Wells Fargo acknowledged earlier this year that it signed up tens of thousands of auto loan customers up for insurance they did not need, and some of those customers who could not afford the auto insurance had their cars repossessed.
That came after a scandal over millions of accounts created without customer knowledge as bank employees tried to meet aggressive sales targets.
Sen. Chris Van Hollen, a Democrat from Maryland, said "it was amazing" for Wells Fargo to claim it puts customers first when people's cars were repossessed.
And Sen. Heidi Heitkamp, a Democrat from North Dakota, expressed anger about the auto insurance scandal as well as the sales practices scandal. She said bank executives promise to look into situations and promise they care about customers. But she said, "I do not hear a level of cultural change that satisfies me today."
A year later, it appears Congress remains united on at least one thing: its anger at Wells Fargo over a sales practices scandal.
Senators on both sides of the aisle expressed their continuing disappointment Tuesday as CEO Tim Sloan appeared before them, wondering whether one of the nation's largest consumer banks has truly changed its culture a year after the sales practices were exposed.
Wells Fargo has said that 3.5 million accounts were potentially opened without customers' permission between 2009 and 2016, as employees tried to meet ambitious sales targets. Sloan's predecessor, John Stumpf, testified twice in front of Congress last fall and the scandal cost him his job.
Senator Tim Scott, a Republican from South Carolina, said, "We are irritated at Wells Fargo.
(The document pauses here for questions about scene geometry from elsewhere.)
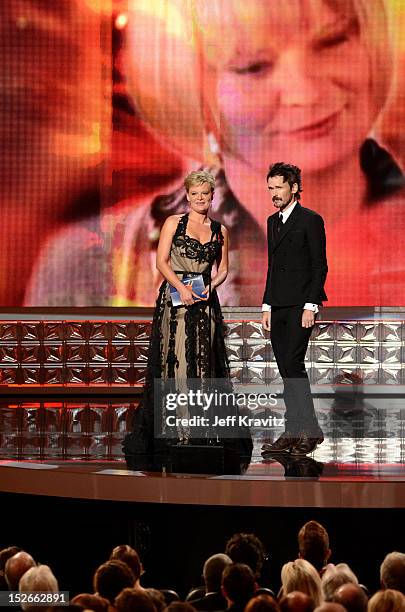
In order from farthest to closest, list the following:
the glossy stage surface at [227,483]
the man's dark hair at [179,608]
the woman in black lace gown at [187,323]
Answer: the woman in black lace gown at [187,323] < the glossy stage surface at [227,483] < the man's dark hair at [179,608]

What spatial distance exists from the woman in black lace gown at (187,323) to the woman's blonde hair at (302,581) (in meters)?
2.21

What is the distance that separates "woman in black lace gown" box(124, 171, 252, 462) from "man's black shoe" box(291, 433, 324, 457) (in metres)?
0.23

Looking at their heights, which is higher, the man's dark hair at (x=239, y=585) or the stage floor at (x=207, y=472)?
the stage floor at (x=207, y=472)

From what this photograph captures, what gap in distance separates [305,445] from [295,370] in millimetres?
330

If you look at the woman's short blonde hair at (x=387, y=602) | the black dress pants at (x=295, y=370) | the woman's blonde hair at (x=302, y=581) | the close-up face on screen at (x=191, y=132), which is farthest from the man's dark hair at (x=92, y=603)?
the close-up face on screen at (x=191, y=132)

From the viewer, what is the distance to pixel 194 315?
4961 mm

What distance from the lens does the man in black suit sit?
14.8 feet

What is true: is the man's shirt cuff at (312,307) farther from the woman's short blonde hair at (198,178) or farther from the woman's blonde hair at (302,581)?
the woman's blonde hair at (302,581)

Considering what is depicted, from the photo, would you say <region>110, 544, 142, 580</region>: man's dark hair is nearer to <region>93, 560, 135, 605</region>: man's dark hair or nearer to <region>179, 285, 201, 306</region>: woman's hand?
<region>93, 560, 135, 605</region>: man's dark hair

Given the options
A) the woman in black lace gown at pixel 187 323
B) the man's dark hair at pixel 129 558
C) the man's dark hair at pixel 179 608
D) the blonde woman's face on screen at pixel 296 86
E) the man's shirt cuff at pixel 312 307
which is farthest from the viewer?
the blonde woman's face on screen at pixel 296 86

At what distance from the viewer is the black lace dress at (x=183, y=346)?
4.82 meters

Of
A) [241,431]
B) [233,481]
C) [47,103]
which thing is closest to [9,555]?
[233,481]

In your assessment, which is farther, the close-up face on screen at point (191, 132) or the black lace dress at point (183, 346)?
the close-up face on screen at point (191, 132)

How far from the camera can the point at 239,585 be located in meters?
2.37
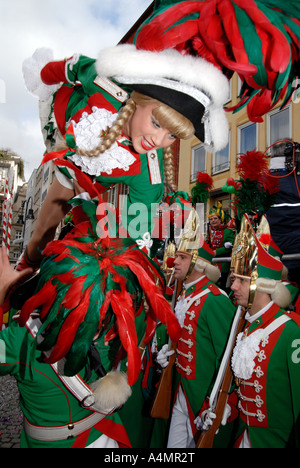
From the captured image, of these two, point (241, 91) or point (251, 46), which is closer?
point (251, 46)

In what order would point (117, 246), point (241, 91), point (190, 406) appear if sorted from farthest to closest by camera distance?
1. point (190, 406)
2. point (117, 246)
3. point (241, 91)

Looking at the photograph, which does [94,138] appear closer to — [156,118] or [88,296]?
[156,118]

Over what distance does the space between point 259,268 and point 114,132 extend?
179cm

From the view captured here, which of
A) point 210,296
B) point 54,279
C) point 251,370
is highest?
point 54,279

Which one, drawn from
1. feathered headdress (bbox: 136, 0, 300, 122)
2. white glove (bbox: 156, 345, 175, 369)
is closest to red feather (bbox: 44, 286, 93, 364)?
feathered headdress (bbox: 136, 0, 300, 122)

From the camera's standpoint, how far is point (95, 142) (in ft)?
5.13

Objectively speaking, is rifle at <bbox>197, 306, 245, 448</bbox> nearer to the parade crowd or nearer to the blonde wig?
the parade crowd

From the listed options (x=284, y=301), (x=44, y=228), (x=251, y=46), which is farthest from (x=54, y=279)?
(x=284, y=301)

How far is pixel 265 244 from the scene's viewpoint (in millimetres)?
2910

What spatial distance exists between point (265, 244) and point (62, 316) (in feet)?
6.71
Democratic Senator Elizabeth Warren of Massachusetts, a vocal critic of Wells Fargo, called for Sloan's firing. She said, "At best you were incompetent, at worst you were complicit," in the sales practices.
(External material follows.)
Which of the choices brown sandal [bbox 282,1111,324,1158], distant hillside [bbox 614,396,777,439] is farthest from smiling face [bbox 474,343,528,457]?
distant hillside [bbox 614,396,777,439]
Wells Fargo's chief executive will face Congress saying the bank remains "deeply sorry" for its previous sales practices, and that in the year since the scandal over them exploded it has substantially changed for the better.
The prepared comments from Tim Sloan come ahead of his scheduled appearance in front of the Senate Banking Committee on Tuesday, about a year since his predecessor did the same and was grilled about the sales practices.
Wells Fargo has said that 3.5 million accounts were potentially opened without customers' permission between 2009 and 2016, as employees tried to meet ambitious sales targets. The scandal was the biggest in Wells Fargo's history. Sloan's predecessor, John Stumpf, testified twice in front of Congress last fall.